Regex: Find and Delete duplicate apostrophe on a html tag
-
hello. I have this html tag:
<meta name="description" content="I love my mother" but I love my sister" more than I can say"/>As you can see, I have 4 apostrophe in the content. Should be only 2 apostrophe, on the beginning
content="and at the end"/>I must find all tags that contains other apostrophe except those 2 in the content section.
I made a Regex, but not too good. Maybe you can help me:
FIND:
(?-s)(<meta name="description" content=")(*?\K.*"(?s))"/>
REPLACE BY:\1\2 -
-
Hello, @robin-cruise, @alan-kilborn and All,
As @alan-kilborn said, we can use this generic regex :
(?s-i:BSR|(?!\A)\G)(?s-i:(?!ESR).)*?\K(?s-i:FR)Note that the negative look-head is tested at any position BEFORE the FR regex to search for !
So, in the event that the FR zone (
") is located right before the ESR zone (/>), you must add a negative look-ahead(?!ESR)after FR, giving this general syntax :(?s-i:BSR|(?!\A)\G)(?s-i:(?!ESR).)*?\K(?s-i:FR)(?!ESR)
In our case, we have :
-
BSR, Beginning Search-region Regex, is the regex
\x20content=" -
ESR, Ending Search-region Regex, is the regex
/> -
FR, Find Regex, is the regex
" -
RR, Replacement Regex is the EMPTY string
So, the real regex is
(?s-i:\x20content="|(?!\A)\G)(?s-i:(?!/>).)*?\K(?s-i:")(?!/>). Now :-
In the first non-capturing group, the
smodifier is useless as no.exists in that group -
In the second non-capturing group, the
imodifier is useless as, either, the string/>and the dot.don’t refer to a letter -
In the third non-capturing group, the
sandimodifiers are useless, as the non-capturing group as well. Indeed, we just search for a double quote"!

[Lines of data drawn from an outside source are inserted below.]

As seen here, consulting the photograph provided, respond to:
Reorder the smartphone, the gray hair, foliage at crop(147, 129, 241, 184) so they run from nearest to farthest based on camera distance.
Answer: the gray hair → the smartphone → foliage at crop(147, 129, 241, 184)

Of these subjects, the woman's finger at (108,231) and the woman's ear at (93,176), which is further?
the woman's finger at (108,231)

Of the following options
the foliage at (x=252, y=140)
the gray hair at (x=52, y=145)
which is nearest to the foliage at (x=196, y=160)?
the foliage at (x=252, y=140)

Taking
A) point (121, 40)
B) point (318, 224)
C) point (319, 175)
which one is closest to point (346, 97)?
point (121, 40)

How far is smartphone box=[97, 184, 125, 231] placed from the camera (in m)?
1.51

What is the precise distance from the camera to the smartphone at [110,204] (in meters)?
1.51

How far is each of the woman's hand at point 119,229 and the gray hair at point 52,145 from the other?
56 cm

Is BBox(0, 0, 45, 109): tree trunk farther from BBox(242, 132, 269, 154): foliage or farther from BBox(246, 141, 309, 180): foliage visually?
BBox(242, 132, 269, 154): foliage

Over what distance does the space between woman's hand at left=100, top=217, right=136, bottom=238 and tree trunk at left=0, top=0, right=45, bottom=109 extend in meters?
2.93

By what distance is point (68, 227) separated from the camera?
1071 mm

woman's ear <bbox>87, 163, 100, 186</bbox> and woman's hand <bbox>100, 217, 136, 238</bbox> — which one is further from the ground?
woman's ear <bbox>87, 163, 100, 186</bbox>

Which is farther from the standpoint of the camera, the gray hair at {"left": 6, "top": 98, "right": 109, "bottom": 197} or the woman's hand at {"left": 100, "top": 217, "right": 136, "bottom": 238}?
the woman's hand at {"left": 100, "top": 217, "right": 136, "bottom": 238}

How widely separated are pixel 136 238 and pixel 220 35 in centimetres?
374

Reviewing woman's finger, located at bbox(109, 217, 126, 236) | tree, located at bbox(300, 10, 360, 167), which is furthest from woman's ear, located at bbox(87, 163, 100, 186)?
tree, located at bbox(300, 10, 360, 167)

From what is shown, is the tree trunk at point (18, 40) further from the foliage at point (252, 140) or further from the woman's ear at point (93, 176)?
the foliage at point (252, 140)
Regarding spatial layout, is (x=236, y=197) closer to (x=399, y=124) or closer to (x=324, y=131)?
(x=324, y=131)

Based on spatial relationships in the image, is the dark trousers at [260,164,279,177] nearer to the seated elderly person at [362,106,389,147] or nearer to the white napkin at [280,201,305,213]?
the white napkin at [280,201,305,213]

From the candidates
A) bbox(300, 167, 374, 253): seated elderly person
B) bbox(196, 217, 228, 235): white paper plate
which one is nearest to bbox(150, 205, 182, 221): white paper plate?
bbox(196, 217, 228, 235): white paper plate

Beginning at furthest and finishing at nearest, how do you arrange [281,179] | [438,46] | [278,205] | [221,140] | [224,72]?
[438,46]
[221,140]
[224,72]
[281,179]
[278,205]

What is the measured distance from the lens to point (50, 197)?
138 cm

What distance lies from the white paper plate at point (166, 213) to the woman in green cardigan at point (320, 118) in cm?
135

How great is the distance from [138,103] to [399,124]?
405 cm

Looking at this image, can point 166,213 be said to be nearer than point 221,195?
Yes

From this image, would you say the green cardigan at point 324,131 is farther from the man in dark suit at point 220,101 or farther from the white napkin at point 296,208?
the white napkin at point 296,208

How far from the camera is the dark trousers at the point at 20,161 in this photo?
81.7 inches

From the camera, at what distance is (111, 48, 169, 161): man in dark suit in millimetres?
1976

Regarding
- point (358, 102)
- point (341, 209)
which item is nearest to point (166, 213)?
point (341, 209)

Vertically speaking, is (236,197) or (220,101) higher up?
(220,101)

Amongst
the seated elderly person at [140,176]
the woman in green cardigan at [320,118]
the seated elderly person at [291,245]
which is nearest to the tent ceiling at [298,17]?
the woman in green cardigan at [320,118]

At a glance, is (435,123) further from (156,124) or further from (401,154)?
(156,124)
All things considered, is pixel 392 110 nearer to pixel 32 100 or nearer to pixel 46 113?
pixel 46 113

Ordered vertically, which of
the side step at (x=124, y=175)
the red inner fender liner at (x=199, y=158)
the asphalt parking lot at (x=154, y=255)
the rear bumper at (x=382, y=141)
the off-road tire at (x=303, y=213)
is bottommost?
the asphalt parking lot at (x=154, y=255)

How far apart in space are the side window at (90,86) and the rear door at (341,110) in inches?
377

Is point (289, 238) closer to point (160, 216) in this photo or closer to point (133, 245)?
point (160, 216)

Finally, our practical regex S/R can be simplified as :
SEARCH
(?-i:\x20content="|(?!\A)\G)(?s:(?!/>).)*?\K"(?!/>)REPLACE
Leave EMPTYYou may test this regex S/R against the sample text below :
<meta name="description" content="I" love my mother" but I love my sister" more "/than I can sa"y"/> <meta name="descrip tion" content="I" love my mother" but I love my sis ter" more "/than I ca n sa" y"/> <meta name="descrip tion" content=""I love my mother" but I love my sis ter" more "/than I ca n sa" y""/> <meta name="description" content=""I love my mother" but I love my sister" more "/than I can sa"y""/>After a Replace All action, you should get the expected text :
<meta name="description" content="I love my mother but I love my sister more /than I can say"/> <meta name="descrip tion" content="I love my mother but I love my sis ter more /than I ca n sa y"/> <meta name="descrip tion" content="I love my mother but I love my sis ter more /than I ca n sa y"/> <meta name="description" content="I love my mother but I love my sister more /than I can say"/>
IMPORTANT :
-
In case you just want to find the different occurrences, systematically move the caret at the very beginning of current file, before searching
-
In case of replacement, do not use the
Replacebutton ( step by step replacement ) -
This regex S/R works fine, even in case of muti-line tags !
Best Regards,
guy038
-
-
@guy038 said in Regex: Find and Delete duplicate apostrophe on a html tag:
(?-i:\x20content=“|(?!\A)\G)(?s:(?!/>).)*?\K”(?!/>)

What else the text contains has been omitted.